Second-year speedster D.J. Chark must make the jump from struggling rookie to playmaker in order to keep his Fantasy prospects strong. A change in offensive scheme and quarterback should help him have a chance to put up more meaningful numbers, but he'll have to stay healthy and see an uptick in targets to truly contribute. Until that happens, he's only worth holding on to in long-term Fantasy formats. Teammates Dede Westbrook and Marqise Lee are considered safer Fantasy options.


St. Brown, Equanimeous - GB

St. Brown, Equanimeous

Equanimeous St. Brown figures to be a cinch for a roster spot in Green Bay, but his playing time is up in the air. Confounding as a rookie, St. Brown had more than 55 yards in just two games yet had 15 or more yards on 12 of his 21 receptions, helping him build a quality 15.6-yard receiving average. That paired with his towering height (6-foot-5), he's got some interesting qualities that could net him a role as a deep-threat receiver and understudy to Davante Adams. It's not quite enough to make St.
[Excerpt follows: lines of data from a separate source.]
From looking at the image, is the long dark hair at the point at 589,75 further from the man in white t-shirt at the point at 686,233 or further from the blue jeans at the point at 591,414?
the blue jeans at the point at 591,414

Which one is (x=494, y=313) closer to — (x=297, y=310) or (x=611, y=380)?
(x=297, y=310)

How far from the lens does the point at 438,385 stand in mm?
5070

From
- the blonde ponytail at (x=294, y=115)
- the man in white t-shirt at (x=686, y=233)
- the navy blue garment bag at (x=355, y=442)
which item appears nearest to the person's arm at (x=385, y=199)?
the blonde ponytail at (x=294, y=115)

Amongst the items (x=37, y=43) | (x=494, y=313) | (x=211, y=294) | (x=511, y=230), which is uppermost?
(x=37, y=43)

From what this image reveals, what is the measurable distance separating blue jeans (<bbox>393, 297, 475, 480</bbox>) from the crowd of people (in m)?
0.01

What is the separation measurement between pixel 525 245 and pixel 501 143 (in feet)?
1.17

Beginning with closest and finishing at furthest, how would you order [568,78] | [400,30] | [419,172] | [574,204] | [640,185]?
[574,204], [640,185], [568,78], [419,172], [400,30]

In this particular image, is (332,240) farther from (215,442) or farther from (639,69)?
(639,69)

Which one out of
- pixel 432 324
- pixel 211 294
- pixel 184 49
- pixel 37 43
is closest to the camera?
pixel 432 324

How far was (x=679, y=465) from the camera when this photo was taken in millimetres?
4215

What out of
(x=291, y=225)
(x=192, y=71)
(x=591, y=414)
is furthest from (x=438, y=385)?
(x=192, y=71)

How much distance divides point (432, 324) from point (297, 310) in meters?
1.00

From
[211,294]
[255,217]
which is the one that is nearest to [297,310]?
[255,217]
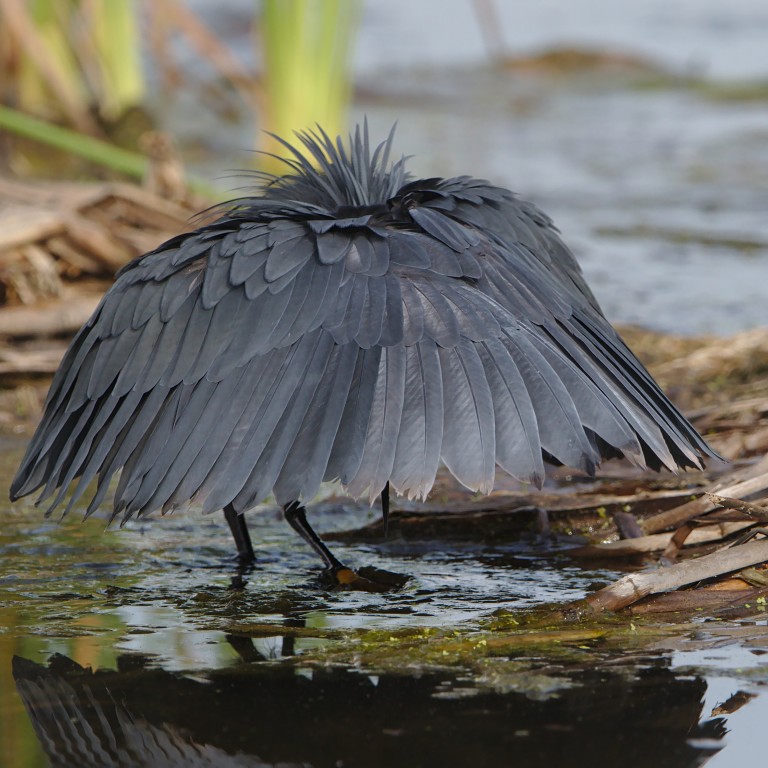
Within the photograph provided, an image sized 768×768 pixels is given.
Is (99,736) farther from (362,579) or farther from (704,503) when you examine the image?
(704,503)

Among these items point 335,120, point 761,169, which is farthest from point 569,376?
point 761,169

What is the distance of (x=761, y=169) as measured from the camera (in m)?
10.2

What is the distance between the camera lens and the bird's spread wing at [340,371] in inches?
111

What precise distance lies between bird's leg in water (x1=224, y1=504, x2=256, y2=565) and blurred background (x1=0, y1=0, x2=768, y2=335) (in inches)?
40.4

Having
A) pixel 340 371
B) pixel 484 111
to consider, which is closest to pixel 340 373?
pixel 340 371

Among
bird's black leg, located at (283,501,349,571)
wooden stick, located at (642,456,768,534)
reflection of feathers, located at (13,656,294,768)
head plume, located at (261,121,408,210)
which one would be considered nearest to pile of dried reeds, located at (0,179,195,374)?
head plume, located at (261,121,408,210)

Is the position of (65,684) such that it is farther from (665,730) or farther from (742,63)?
(742,63)

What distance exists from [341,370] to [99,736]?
3.11 feet

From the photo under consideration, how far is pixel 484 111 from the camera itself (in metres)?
13.5

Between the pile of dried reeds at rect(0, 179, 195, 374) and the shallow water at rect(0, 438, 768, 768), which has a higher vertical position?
the pile of dried reeds at rect(0, 179, 195, 374)

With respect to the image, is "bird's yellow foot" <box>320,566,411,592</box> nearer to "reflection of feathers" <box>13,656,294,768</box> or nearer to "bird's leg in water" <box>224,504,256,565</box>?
"bird's leg in water" <box>224,504,256,565</box>

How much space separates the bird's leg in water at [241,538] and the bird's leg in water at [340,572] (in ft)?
0.44

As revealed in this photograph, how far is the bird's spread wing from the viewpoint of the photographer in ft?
9.29

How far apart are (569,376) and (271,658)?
91 centimetres
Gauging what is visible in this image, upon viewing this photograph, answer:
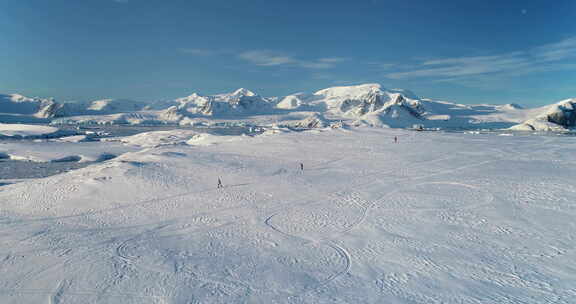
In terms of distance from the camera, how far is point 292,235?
12.8 m

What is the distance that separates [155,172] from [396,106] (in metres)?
141

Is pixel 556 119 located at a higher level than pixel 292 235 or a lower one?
higher

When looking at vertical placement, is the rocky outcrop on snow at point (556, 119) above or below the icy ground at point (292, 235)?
above

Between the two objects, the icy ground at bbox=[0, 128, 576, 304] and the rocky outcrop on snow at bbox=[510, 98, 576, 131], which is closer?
the icy ground at bbox=[0, 128, 576, 304]

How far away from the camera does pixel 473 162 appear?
88.5 feet

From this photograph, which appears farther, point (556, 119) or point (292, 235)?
point (556, 119)

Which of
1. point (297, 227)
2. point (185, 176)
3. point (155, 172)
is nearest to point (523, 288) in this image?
point (297, 227)

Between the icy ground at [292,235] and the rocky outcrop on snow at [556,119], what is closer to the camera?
the icy ground at [292,235]

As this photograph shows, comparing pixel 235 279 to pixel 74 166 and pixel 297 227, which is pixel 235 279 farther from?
pixel 74 166

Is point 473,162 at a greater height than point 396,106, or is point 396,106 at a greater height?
point 396,106

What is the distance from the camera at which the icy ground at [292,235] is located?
895 centimetres

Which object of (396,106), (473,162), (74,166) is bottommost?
(74,166)

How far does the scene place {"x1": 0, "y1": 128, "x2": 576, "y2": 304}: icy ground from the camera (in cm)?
895

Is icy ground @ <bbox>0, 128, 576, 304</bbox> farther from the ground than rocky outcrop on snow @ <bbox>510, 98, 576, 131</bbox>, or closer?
closer
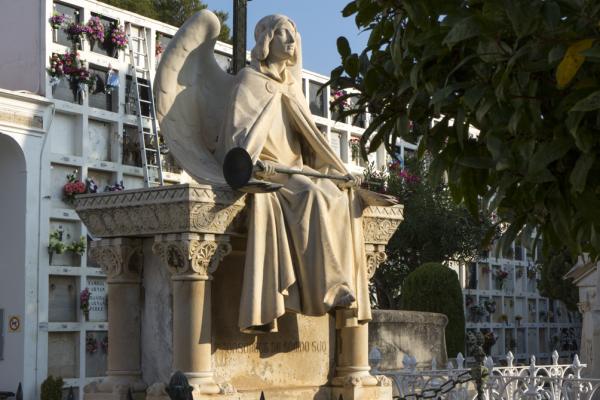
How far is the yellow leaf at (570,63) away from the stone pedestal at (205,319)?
4.45 meters

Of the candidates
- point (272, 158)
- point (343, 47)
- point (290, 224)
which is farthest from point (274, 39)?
point (343, 47)

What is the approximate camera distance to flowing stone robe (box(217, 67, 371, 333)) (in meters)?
8.12

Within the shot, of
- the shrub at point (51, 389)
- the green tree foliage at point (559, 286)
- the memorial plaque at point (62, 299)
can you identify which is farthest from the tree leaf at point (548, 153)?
the green tree foliage at point (559, 286)

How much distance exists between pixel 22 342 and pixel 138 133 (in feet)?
17.3

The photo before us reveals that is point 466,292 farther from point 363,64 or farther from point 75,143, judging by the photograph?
point 363,64

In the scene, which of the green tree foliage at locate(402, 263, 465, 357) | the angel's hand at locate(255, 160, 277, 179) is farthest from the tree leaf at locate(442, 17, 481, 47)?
the green tree foliage at locate(402, 263, 465, 357)

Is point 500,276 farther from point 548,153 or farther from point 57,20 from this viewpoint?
point 548,153

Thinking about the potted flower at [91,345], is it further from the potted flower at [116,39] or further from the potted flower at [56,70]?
the potted flower at [116,39]

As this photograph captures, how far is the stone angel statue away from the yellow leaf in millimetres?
4575

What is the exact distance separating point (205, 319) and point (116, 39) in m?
17.6

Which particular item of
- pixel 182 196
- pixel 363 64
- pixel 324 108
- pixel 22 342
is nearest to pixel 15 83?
pixel 22 342

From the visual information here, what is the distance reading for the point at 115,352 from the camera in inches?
332

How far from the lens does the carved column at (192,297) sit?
7.95 meters

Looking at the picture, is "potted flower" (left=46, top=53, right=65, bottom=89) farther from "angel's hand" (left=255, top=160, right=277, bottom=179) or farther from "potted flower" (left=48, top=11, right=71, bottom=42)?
"angel's hand" (left=255, top=160, right=277, bottom=179)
Brown anything more than a late-round sleeper candidate.


McCloud, Ray-Ray - BUF

McCloud, Ray-Ray

Ray-Ray McCloud will compete to be a reserve receiver for the Bills this season, but he has minimal Fantasy value in most formats. Buffalo's top receivers will be John Brown, Cole Beasley, Robert Foster and Zay Jones, so McCLoud will have a hard time making plays in this offense. Keep an eye on his role in training camp, but he should not be drafted in most leagues this year.


Foster, Robert - BUF

Foster, Robert

Robert Foster should be among the top four receivers for the Bills this season, but it's unknown where he'll be on the depth chart heading into training camp. The additions of John Brown and Cole Beasley could push Foster to No. 4 behind Zay Jones as well, or Foster could emerge as the No. 1 target for Josh Allen. We need to see how Buffalo decides to use all of its receivers and where Foster slots in on the depth chart, but he played well to close last season with at least 12 PPR points in three of his final four games. He's worth a late-round pick in all leagues on Draft Day this year.


Coutee, Keke - HOU

Coutee, Keke

Keke Coutee emerged as the Texans' best slot receiver last year and should be right back in there this year. On the field for only seven games as a rookie because of hamstring issues, Coutee regularly was a short-area target for Deshaun Watson (only five deep targets on the year including playoffs). Four of his seven games saw him get at least seven targets, resulting in at least 12 PPR points in each and 17 PPR points in three of them. Coutee has good PPR potential right away, but if injuries force Coutee into a larger role, he could become a weekly Fantasy starter (even in non-PPR formats). Round 9 is not too early to spend on Coutee in full PPR, but wait until at least late Round 10 to get him if catches don't count.


Cain, Deon - IND

Cain, Deon

Deon Cain is aiming for a roster spot, and potentially some decent playing time. The second-year receiver dazzled in training camp before tearing his ACL in his first preseason game. For now, he's someone to hold on to in long-term leagues, but if he has another good camp and preseason, we could see Cain push for meaningful snaps. At that point, he might be worth adding in deeper seasonal leagues.


Kirk, Christian - ARI

Kirk, Christian

At Larry Fitzgerald's age (36 in August), there's an excellent chance Kirk is the No. 1 receiver for the Arizona Cardinals in 2019. This should be a much-improved offense that is forced to throw the ball a lot because of game scripts. Also, that's probably the way Kliff Kingsbury wants to run his offense anyway. There's legitimate 130-target upside with Kirk. Larry Fitzgerald is still there, and he's now joined by both Hakeem Butler and Andy Isabella. With those three and David Johnson in the mix, Kirk could be fighting for Fantasy relevance, much less a No. 1 role.